A biografia e enorme obra de Shostakovitch (1906-1975) – toda composta dentro da ex-União Soviética – serviu de tema para várias controvérsias políticas durante a Guerra Fria. O Ocidente o descrevia como um dissidente do regime, sem liberdade para compor e sempre em luta contra Stálin, Jdanov e a União dos Compositores. Porém, apenas parte disto é verdade. Já a União Soviética gostaria de tê-lo como seu compositor oficial, o que nunca conseguiu.
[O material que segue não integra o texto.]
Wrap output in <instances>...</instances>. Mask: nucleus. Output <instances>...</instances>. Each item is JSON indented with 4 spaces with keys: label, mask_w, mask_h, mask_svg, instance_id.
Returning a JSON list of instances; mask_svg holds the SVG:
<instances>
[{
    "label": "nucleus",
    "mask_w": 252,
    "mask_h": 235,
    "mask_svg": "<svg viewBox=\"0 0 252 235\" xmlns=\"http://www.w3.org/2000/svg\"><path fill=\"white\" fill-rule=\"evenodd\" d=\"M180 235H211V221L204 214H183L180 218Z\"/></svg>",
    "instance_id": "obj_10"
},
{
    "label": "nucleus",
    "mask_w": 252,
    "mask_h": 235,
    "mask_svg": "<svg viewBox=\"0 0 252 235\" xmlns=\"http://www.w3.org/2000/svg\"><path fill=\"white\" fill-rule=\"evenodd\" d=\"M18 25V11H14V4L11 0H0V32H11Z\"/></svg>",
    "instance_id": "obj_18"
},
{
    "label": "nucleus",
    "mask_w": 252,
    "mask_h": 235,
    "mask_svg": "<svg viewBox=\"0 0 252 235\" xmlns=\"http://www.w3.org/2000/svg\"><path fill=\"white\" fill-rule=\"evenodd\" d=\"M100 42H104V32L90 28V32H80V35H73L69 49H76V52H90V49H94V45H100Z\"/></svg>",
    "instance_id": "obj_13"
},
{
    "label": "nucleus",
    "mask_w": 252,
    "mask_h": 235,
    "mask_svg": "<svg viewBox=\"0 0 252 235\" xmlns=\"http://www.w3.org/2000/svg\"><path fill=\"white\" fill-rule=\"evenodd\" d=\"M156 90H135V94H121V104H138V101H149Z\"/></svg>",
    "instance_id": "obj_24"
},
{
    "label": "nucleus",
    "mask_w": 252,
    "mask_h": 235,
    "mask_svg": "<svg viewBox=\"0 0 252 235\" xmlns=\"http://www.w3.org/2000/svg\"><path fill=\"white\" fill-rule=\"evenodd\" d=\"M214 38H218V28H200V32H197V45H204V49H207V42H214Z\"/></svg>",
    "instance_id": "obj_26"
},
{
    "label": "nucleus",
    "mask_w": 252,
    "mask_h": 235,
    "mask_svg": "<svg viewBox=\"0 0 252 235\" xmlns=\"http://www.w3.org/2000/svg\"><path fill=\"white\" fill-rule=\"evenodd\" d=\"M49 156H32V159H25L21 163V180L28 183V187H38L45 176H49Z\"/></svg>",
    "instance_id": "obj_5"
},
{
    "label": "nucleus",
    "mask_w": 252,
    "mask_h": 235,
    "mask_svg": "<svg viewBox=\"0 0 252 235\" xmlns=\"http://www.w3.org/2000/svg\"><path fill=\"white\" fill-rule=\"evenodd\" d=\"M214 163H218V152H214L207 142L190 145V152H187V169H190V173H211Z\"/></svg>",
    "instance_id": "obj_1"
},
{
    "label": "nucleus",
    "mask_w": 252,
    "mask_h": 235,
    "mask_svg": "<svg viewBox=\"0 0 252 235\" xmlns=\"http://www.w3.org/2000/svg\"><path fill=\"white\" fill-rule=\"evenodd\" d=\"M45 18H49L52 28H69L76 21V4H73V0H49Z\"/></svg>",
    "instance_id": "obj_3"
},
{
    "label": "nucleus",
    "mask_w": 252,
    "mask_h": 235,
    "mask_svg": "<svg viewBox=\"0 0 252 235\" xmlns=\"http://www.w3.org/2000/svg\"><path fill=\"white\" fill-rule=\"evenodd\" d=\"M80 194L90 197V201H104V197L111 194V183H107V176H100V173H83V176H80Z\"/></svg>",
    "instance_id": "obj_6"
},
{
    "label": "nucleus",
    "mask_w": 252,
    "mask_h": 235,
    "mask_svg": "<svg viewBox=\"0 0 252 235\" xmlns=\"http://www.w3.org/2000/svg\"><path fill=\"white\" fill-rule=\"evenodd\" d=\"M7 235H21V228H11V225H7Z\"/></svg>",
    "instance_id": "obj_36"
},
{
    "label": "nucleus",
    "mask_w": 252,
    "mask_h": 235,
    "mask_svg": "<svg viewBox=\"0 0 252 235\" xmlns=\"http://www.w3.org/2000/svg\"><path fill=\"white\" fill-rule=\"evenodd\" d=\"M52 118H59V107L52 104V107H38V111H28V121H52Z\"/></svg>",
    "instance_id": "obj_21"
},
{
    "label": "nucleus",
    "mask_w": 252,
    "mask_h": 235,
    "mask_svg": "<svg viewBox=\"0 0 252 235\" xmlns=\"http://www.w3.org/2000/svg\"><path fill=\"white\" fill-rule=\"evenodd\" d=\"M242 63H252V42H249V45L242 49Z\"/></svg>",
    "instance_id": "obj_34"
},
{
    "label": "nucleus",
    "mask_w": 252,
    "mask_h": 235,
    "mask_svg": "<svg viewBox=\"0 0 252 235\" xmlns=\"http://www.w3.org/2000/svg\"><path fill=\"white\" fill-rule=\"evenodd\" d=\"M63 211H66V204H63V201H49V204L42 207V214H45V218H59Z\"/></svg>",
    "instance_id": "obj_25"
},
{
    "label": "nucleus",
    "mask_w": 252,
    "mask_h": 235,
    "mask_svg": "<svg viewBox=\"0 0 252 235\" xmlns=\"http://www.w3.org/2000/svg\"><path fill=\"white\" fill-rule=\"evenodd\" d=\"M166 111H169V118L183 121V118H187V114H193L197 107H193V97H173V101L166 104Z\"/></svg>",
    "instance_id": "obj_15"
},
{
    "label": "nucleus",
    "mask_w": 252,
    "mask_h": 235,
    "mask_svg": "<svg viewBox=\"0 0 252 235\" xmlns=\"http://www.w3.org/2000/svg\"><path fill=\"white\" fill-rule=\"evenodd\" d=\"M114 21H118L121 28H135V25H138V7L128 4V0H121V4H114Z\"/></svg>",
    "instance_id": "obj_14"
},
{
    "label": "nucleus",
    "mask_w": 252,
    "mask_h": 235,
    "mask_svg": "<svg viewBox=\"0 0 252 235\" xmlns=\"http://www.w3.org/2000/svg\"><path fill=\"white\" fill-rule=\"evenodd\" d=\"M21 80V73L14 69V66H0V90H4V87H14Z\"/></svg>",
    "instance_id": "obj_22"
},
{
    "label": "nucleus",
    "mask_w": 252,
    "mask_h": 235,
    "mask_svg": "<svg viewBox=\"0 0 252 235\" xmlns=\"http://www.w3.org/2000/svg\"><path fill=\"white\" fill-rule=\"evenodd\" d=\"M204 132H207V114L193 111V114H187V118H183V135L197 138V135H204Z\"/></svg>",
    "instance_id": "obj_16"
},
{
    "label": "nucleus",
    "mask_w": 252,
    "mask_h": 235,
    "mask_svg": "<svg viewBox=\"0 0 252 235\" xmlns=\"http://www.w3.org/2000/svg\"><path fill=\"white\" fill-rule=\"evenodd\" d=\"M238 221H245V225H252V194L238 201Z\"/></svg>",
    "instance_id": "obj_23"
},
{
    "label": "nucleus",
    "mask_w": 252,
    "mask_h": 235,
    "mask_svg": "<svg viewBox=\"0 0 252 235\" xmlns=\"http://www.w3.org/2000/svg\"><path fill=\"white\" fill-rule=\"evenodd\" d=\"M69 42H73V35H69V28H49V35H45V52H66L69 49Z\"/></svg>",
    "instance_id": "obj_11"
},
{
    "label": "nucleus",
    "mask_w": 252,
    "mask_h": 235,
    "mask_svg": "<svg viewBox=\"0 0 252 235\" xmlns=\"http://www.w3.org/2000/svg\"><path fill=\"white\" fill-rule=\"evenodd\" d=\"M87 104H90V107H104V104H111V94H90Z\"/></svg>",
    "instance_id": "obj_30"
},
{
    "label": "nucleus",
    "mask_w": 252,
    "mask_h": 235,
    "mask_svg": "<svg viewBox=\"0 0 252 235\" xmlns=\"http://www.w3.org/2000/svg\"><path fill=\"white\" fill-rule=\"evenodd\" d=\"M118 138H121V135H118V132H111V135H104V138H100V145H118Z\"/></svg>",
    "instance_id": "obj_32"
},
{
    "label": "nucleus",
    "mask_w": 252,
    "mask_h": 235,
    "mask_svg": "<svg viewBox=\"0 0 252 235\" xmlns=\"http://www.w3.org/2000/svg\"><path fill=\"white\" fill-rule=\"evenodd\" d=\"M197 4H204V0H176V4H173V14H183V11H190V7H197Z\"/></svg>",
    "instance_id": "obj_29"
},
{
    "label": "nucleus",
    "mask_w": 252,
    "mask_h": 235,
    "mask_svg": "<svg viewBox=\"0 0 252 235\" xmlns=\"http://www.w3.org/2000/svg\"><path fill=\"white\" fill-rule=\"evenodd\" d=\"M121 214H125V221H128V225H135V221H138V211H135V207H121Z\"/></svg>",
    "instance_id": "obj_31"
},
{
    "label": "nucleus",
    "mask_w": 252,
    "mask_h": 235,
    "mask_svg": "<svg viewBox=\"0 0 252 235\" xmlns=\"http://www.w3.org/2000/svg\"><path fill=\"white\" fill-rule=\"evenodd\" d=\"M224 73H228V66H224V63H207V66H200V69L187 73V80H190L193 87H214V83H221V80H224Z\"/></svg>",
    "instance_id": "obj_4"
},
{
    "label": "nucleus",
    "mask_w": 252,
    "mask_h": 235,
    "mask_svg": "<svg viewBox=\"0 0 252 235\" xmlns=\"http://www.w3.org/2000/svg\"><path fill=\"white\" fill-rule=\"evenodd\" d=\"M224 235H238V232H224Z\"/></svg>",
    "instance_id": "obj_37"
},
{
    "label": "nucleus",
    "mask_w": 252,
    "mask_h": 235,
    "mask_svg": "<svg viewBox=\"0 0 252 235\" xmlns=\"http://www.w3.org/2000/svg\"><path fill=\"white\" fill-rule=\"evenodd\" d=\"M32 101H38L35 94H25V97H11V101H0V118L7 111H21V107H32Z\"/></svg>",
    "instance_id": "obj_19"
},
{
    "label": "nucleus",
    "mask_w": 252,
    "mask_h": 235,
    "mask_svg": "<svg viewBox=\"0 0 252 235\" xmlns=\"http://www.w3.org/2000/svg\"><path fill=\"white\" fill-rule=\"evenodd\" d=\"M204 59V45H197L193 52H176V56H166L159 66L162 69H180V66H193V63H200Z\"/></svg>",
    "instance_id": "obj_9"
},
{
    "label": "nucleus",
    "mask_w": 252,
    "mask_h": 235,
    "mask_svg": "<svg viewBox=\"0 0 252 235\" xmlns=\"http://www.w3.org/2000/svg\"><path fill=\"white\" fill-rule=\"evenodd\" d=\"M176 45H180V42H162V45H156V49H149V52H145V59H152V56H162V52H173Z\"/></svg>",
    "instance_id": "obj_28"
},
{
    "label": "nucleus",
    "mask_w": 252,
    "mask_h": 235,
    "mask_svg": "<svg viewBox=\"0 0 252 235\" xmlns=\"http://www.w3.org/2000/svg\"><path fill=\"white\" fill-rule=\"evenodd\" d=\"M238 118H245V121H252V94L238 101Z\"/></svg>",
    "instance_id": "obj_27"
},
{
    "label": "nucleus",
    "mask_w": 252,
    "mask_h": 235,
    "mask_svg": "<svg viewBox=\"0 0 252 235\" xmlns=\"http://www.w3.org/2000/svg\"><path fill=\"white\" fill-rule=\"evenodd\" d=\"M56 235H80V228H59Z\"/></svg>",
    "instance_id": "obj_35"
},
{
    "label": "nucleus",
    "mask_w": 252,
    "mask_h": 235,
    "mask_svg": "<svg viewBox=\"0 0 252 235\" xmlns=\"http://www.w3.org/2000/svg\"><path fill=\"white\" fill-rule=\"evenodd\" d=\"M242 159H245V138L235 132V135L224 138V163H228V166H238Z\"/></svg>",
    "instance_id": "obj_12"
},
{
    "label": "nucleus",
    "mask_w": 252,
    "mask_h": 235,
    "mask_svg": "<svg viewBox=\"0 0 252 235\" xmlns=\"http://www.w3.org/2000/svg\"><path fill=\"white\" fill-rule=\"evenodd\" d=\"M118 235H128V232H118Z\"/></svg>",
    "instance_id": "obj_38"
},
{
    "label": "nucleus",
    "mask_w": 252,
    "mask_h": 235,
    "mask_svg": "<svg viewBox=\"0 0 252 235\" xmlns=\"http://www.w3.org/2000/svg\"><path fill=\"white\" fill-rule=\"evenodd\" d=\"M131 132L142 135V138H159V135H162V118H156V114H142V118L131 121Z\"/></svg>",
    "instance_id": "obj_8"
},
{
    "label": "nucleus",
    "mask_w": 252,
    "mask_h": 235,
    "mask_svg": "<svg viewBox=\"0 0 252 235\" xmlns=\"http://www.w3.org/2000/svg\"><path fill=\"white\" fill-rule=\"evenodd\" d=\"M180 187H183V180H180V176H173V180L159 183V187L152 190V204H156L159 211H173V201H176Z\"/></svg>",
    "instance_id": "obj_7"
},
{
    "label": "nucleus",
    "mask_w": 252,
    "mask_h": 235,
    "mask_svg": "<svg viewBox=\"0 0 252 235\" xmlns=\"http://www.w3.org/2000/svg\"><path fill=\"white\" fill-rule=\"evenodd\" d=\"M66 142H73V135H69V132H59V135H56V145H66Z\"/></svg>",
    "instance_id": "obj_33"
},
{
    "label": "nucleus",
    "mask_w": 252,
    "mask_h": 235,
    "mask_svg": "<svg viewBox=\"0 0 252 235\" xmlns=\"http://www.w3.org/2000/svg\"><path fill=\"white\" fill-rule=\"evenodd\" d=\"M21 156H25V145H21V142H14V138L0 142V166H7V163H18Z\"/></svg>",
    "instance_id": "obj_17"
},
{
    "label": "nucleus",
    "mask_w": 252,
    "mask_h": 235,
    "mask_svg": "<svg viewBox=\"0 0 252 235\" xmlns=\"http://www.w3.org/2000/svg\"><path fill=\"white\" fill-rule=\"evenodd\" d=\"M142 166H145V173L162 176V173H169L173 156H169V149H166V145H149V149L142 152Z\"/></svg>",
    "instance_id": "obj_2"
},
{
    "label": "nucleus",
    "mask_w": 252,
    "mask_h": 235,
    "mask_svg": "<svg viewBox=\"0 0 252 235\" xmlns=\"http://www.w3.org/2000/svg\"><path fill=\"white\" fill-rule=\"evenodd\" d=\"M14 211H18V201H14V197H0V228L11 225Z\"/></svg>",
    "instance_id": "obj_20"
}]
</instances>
Talvez incorrendo em uma simplificação demasiada, poderíamos dizer que hoje sabemos que Shostakovitch era um sincero comunista e patriota, mas que teve três graves lutas para ter sua obra divulgada dentro de seu país: a primeira contra Stálin que, em 1935, aborreceu-se com a ópera Lady Macbeth de Mzenski, chamando-a de “muito burguesa e decadente” – palavras comuns na época – e qualificando-a como uma “pornofonia”- expressão absolutamente incomum em qualquer época. (A ópera, que era um estrondoso sucesso, foi censurada e liberada apenas 27 anos depois…) A segunda luta foi contra o Relatório Jdanov, de 1948, que pretendia adequar a obra de todos os artistas do país aos moldes do severo realismo socialista; e a terceira, em 1962, em defesa de sua Sinfonia nro. 13, composta sobre o poema Babi Yar de Evgueni Evtuchenko, que denunciava a repressão stalinista.

Note-se que, mesmo com todo este ruído, registrado dentro e fora de seu país, os ataques a sua obra foram mínimos, pois esta é inatacável.

Shostakovitch foi um grande mestre. Suas obras, quase sempre de grandes proporções, procuram abarcar todo um mundo ao descreverem, dentro de si, diferentes situações e sentimentos. Na obra de Shostakovitch, podemos ouvir as vozes mais íntimas e profundas ao lado da alegria mais ingênua, da alegoria, da galhofa, da farsa, da grandiloqüência e da mais completa fúria.

A Sonata em Ré Menor Op. 40 foi composta em 1934, no período em que Shostakovitch apaixonara-se por uma jovem estudante, o que ocasionou um efêmero divórcio de sua esposa Nina. O compositor dedicou esta sonata ao violoncelista Victor Lubatski e ambos a estrearam em Moscou, no dia 25 de dezembro de 1934.

O primeiro movimento (Allegro non troppo) é escrito em forma sonata. O primeiro tema, bastante extenso, é apresentado pelo violoncelo, acompanhado por arpeggios do piano e depois desenvolvido por este até seu clímax; o segundo tema, muito mais delicado, é, contrariamente, apresentado pelo piano e imitado pelo violoncelo. Durante o desenvolvimento o primeiro tema ganha motivos rítmicos, mas logo o afetuoso segundo tema reaparece. Tudo parece em ordem, encaminhando-se para o final do movimento, mas Shostakovitch nos surpreende ao inserir alguns acordes em staccato do piano, acompanhados por notas sustentadas pelo violoncelo, o que faz com que a música torne-se quase estática. É uma estranha preparação para o que se ouvirá no segundo movimento (Allegro) o qual é um scherzo típico de Shostakovitch. Trata-se de um frenético ostinato que é interrompido por um tema apresentado pelo piano que, apesar de mais tranqüilo, é também muito pouco contemplativo. O terceiro movimento (Largo) faz-lhe intenso contraste, pois é uma melodia tranqüila e vocal, acompanhada pelo piano de forma introspectiva, dissonante e um tanto fúnebre. O Allegro final é um rondó bastante irônico no qual o tema principal é apresentado três vezes, ligados, a cada intervalo, por estranhas e vertiginosas cadenzas.